Your assignment
Retype each entry exactly as written, and keep the pictures out of the copy.

[Data excerpts]

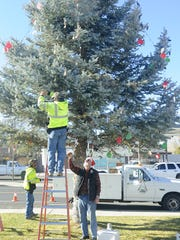 City employees hang ornaments made by Yerington Elementary School students on a tree outside city hall.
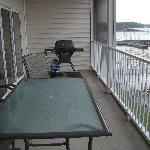 Patio table and grill on screened deck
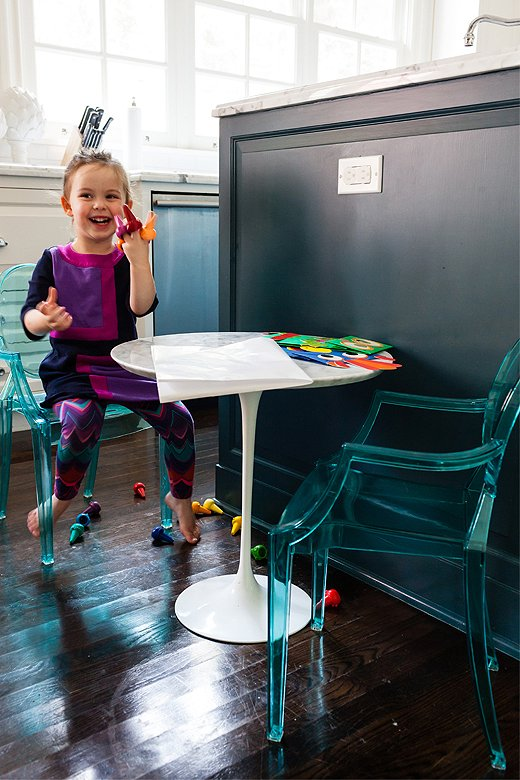 A special spot was created for the littlest members of the family, who use the space for everything from eating to coloring. The mini marble table was chosen to coordinate with the countertops.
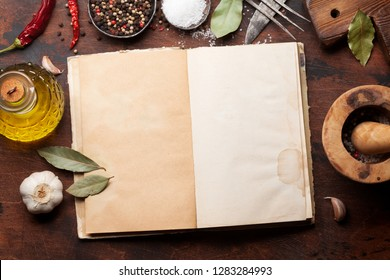 Set of various spices in spoons on wooden background. Top view with cookbook for your recipe. Flat lay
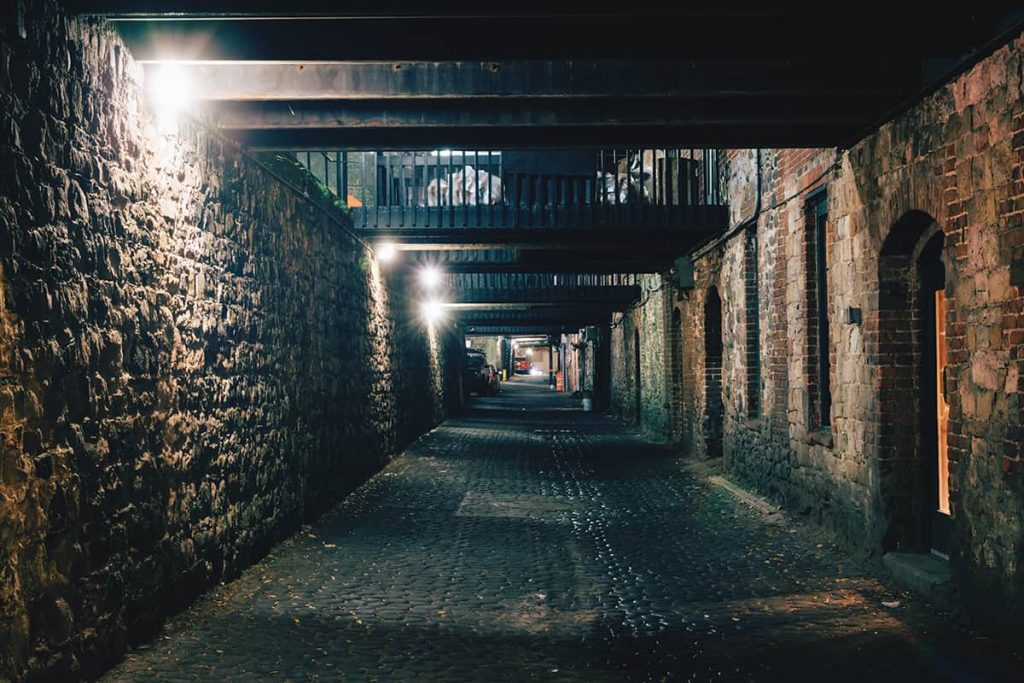 Dark and eerie lower-level alley at night surrounded by brick walls on two sides and old iron crosswalks above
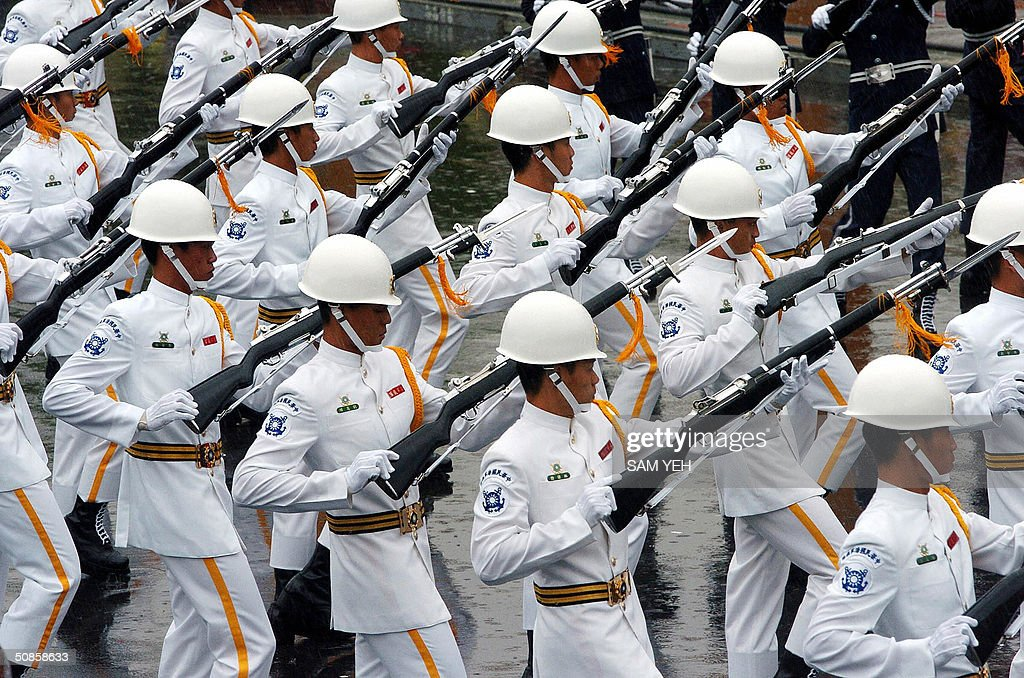 Military Honor Guards perform during the inauguration ceremony in front of Presidential Palace in Taipei 20 May 2004. Taiwan's President Chen Shui-bian refused to rule out eventual reunification with China, after Beijing threatened to crush any moves by the island towards independence. AFP PHOTO/Sam YEH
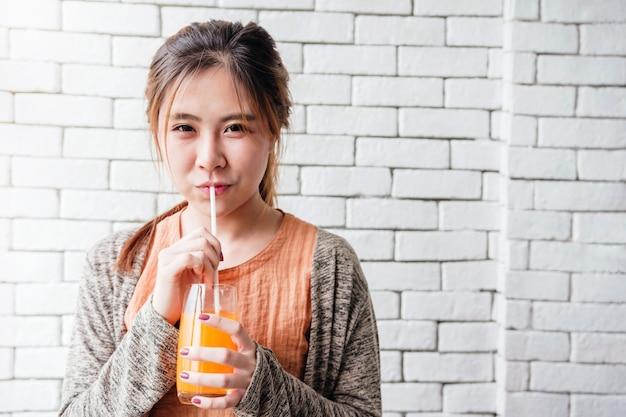 Spielerische und reizende asiatische frau, die im gemütlichen haus sich entspannt und orangensaft trinkt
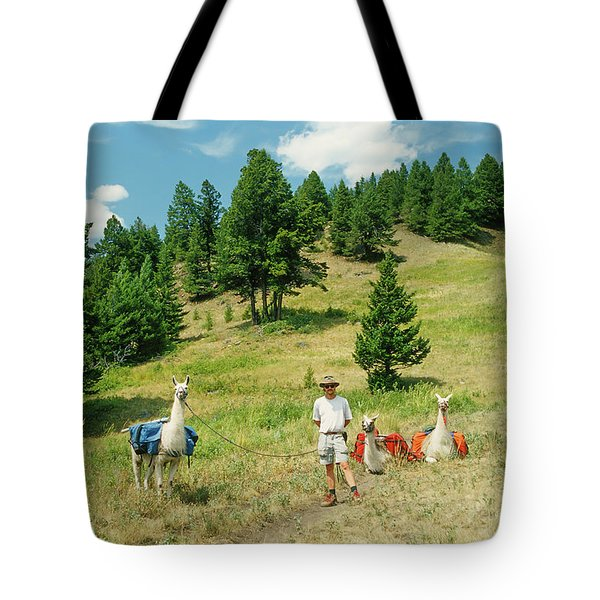 Man Posing With Llamas In A Beautiful Grassy Meadow Tote Bag by Jerry Voss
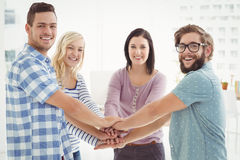 Portrait of smiling business people putting their hands together Stock Photos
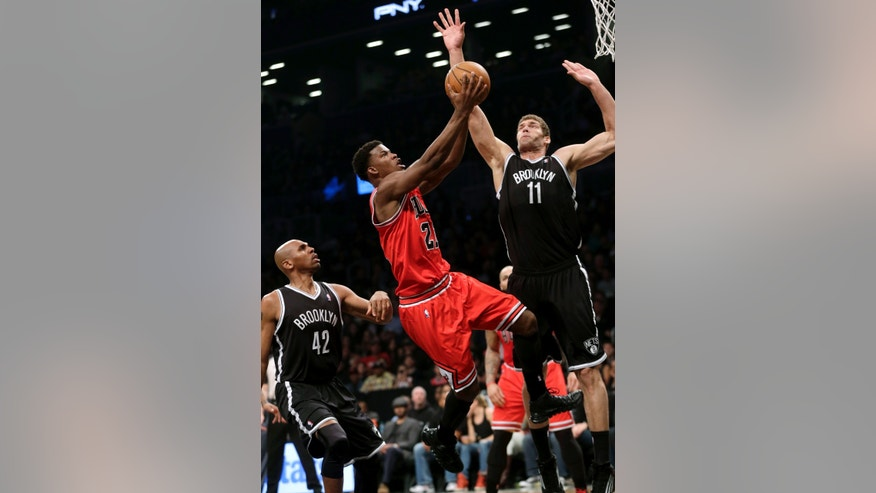 Chicago Bulls' Jimmy Butler, center, drives to the basket through Brooklyn Nets' Jerry Stackhouse, left, and Brook Lopez during the first quarter of Game 1 of a first-round series of the NBA basketball playoffs, Saturday, April 20, 2013, in New York. (AP Photo/Seth Wenig)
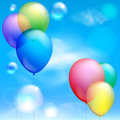 Festive balloons and bubbles against the blue sky clouds Royalty Free Stock Photo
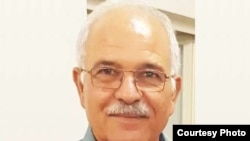 Farhang Amiri, 63, was murdered outside his home on September 26 2016 in the city of Yazd, Iran.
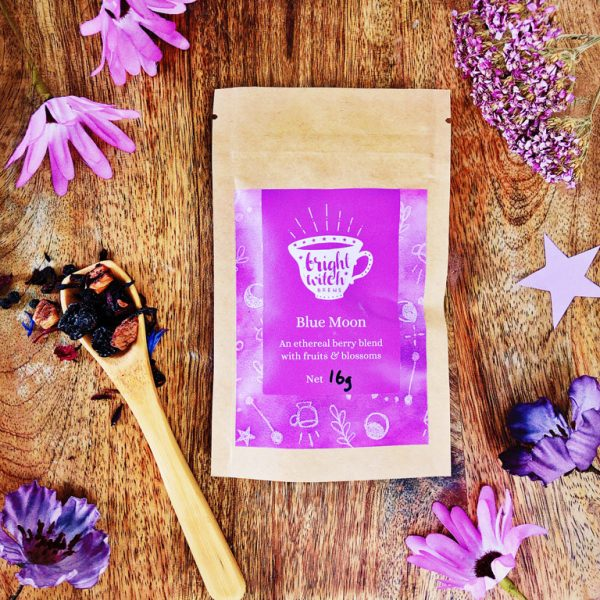 Image shows a Blue Moon herbal blend taster sachet, and teaspoon heaped with loose blend.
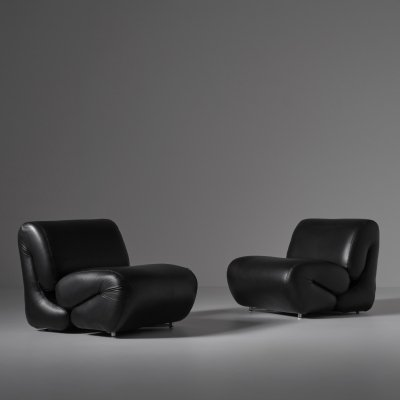 Sculptural leather lounge chairs, Italy 1970s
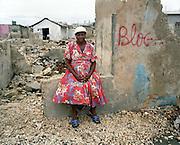 Cette femme pose devant les ruines de sa maison de?truite suite a? l'affrontement arme? de deux bandes criminelles rivales de Cite? Solei, Hai?ti. .Plus de 200 maisons ont e?te? rase?es en une journe?e dans ce bidon-ville de Port-au-Prince ou? vivent entasse?s  pre?s de 500,000 personnes.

Written response
 City employees hang ornaments made by Yerington Elementary School students on a tree outside city hall.
 Patio table and grill on screened deck
 A special spot was created for the littlest members of the family, who use the space for everything from eating to coloring. The mini marble table was chosen to coordinate with the countertops.
 Set of various spices in spoons on wooden background. Top view with cookbook for your recipe. Flat lay
 Dark and eerie lower-level alley at night surrounded by brick walls on two sides and old iron crosswalks above
 Military Honor Guards perform during the inauguration ceremony in front of Presidential Palace in Taipei 20 May 2004. Taiwan's President Chen Shui-bian refused to rule out eventual reunification with China, after Beijing threatened to crush any moves by the island towards independence. AFP PHOTO/Sam YEH
 Spielerische und reizende asiatische frau, die im gemütlichen haus sich entspannt und orangensaft trinkt
 Man Posing With Llamas In A Beautiful Grassy Meadow Tote Bag by Jerry Voss
 Portrait of smiling business people putting their hands together Stock Photos
 Chicago Bulls' Jimmy Butler, center, drives to the basket through Brooklyn Nets' Jerry Stackhouse, left, and Brook Lopez during the first quarter of Game 1 of a first-round series of the NBA basketball playoffs, Saturday, April 20, 2013, in New York. (AP Photo/Seth Wenig)
 Festive balloons and bubbles against the blue sky clouds Royalty Free Stock Photo
 Farhang Amiri, 63, was murdered outside his home on September 26 2016 in the city of Yazd, Iran.
 Image shows a Blue Moon herbal blend taster sachet, and teaspoon heaped with loose blend.
 Sculptural leather lounge chairs, Italy 1970s
 Cette femme pose devant les ruines de sa maison de?truite suite a? l'affrontement arme? de deux bandes criminelles rivales de Cite? Solei, Hai?ti. .Plus de 200 maisons ont e?te? rase?es en une journe?e dans ce bidon-ville de Port-au-Prince ou? vivent entasse?s  pre?s de 500,000 personnes.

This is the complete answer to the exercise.